1 Tim. 1:19-20 “… keeping faith and a good conscience, which some have rejected and suffered shipwreck in regard to their faith. Among these are Hymenaeus and Alexander, whom I have delivered over to Satan, so that they may be taught not to blaspheme.”
“Faith” in verse 19 is the Christian body of truth as it relates to both theology (i.e., 2 Tim. 2:15-19) and moral living (i.e., 1 Tim. 1:9-11).
Hymenaeus and Alexander had rejected “the faith”, the sound teachings of Christianity (i.e., 2 Tim. 2:17-18) and blasphemed/dishonored God through both theological error (2 Tim. 2:17-18) and, apparently, moral conduct (i.e., 1 Tim. 1:9-11; Rom. 2:23-24).
In relationship to “their faith”, both theological truth and moral living, they suffer shipwreck (being messed up; ruined).
Loss of salvation is not in view, but rather a messed up Christian life that necessitated discipline from the Apostle Paul (1 Tim. 1:20).
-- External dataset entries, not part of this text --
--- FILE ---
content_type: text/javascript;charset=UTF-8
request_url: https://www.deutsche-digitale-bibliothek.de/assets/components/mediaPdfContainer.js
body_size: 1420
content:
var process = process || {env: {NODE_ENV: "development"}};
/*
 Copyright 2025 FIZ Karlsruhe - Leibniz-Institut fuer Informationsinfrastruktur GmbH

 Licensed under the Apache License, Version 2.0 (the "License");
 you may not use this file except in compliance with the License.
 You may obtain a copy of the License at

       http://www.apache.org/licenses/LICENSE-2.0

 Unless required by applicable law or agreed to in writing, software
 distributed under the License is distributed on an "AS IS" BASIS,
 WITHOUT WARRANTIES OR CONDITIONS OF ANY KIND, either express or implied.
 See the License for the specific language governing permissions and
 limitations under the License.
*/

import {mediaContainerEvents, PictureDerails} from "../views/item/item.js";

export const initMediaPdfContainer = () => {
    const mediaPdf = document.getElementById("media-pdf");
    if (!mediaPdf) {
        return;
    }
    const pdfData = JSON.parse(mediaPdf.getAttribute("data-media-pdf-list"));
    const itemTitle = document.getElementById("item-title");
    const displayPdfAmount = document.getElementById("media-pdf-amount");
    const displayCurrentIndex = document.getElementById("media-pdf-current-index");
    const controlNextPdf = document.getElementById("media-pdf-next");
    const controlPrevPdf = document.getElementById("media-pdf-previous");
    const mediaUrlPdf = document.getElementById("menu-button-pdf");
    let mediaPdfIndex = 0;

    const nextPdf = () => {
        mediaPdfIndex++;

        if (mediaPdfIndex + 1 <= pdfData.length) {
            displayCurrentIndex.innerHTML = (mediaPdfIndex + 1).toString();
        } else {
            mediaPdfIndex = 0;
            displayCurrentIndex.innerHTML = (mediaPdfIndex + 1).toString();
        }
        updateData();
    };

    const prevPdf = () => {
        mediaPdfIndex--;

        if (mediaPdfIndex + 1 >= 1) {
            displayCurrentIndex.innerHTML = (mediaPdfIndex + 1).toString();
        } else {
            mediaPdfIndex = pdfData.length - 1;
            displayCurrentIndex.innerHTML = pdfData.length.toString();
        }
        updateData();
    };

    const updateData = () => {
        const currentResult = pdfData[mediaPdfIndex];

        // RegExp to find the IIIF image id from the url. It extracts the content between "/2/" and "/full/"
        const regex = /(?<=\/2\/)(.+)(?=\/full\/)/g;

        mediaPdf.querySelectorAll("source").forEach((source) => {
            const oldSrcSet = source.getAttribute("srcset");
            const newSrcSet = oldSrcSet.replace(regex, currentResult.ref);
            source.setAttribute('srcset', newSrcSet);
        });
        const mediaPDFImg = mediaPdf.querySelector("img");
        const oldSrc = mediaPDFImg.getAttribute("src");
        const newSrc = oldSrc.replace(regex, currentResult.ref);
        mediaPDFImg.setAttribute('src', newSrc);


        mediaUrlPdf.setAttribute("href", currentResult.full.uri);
- Jamieson, Fausset, and Brown’s Commentary on the Whole Bible, p. 1356.
Rev. 3:5 “He who overcomes shall thus be clothed in white garments; and I will not erase his name from the book of life…”
While this passage may seem to imply that a name could be erased from the book of life, it actually only gives a positive affirmation that their names will not be erased. Names were written in the book of life from the foundation of the world (Rev. 13:8) because God chose some people for salvation in His predestining plan (2 Thes. 2:13; Eph. 1:4-14). Since the basis of eternal salvation is on God’s predestining plan (which includes His giving certain people the gift of faith – Eph. 2:8-9 – to believe in Jesus as Savior) and not on man’s actions; therefore, God wouldn’t and couldn’t (based on Rom. 8:29-30) erase any names from the book. Also see Rev. 22:19.
Also, the phrase “not erase/blot out from the book of life” is a litotes (a figure of speech), which is an understatement expressing a positive affirmation by the negative opposite. So, here, “not erase/blot out” actually means “keep eternally secure his name in the book of life.” The corollary is neither the issue here nor is it true, any more than the corollary of the statement, “all husbands are men”, therefore, “all men are husbands”, is true. Or, just as the statement “if Joe scores a touchdown, his team won’t lose the game” is true, but the corollary “if Joe doesn’t score a touchdown, his team will lose the game” is not necessarily true because if Fred scores it, the team will win anyway. Corollaries of statements aren’t always necessarily true.
Rev. 22:19 “and if anyone takes away from the words of the book of this prophecy, God shall take away his part from the tree of life and from the holy city, which are written in this book.”
Since God can’t contradict Himself, and since there are many clear passages of Scripture which teach that salvation or eternal life once received is permanent (e.g., Rom. 8:29-30; 11:28-29; Jn. 6:47; Heb. 10:10), then verses such as Rev. 22:19 can’t teach loss of salvation. Though not stated in detail, the point of Rev. 22:19 is that a child of God who reveres God will recognize at once that the book of Revelation is the Word of God and, therefore, will not tamper with these scriptures.
- Walvoord’s The Revelation of Jesus Christ, p. 338.
Hypothetical and even impossible cases to teach a certain truth or warning are not unknown in Scripture. For example, James 2:10 states, “For whoever keeps the whole law (a hypothetical condition) and yet stumbles in one point, he has become guilty of all.” Then in Gal. 3:12 it says, “However, the Law is not of faith; on the contrary, ‘He who practices them shall live by them’” (but no one ever did, or could). And in John 9:39 Jesus says, “I came … that those who see may become blind” (there were none who could see, but Jesus took His hearers at their estimate of themselves, Jn. 9:41).